_Problem details_
A verbatim copy of all the data is required, minus any images.

_Data segment_
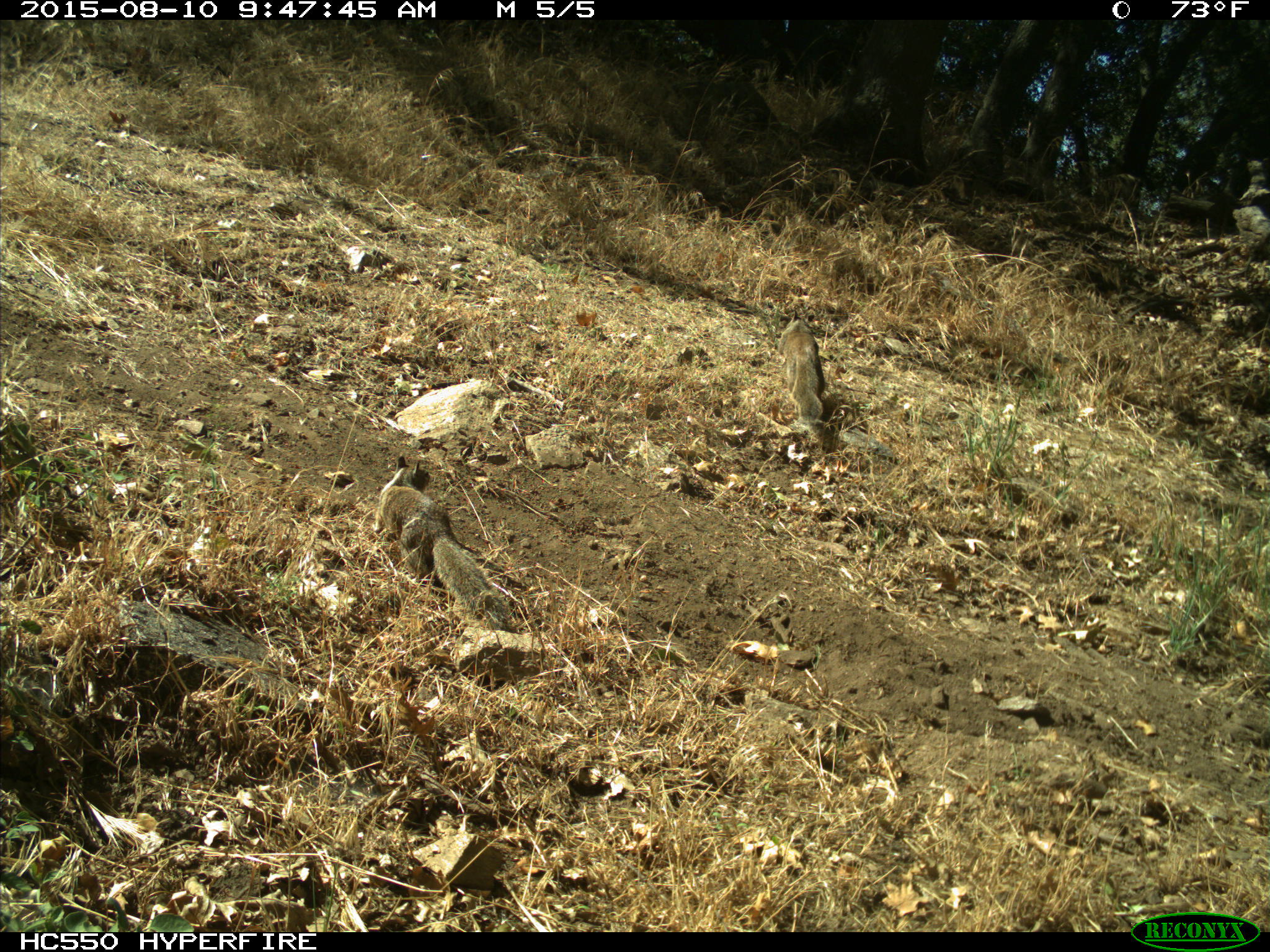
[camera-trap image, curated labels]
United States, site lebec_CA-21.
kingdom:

_Result_
[camera-trap image, curated labels]
United States, site lebec_CA-21.
kingdom:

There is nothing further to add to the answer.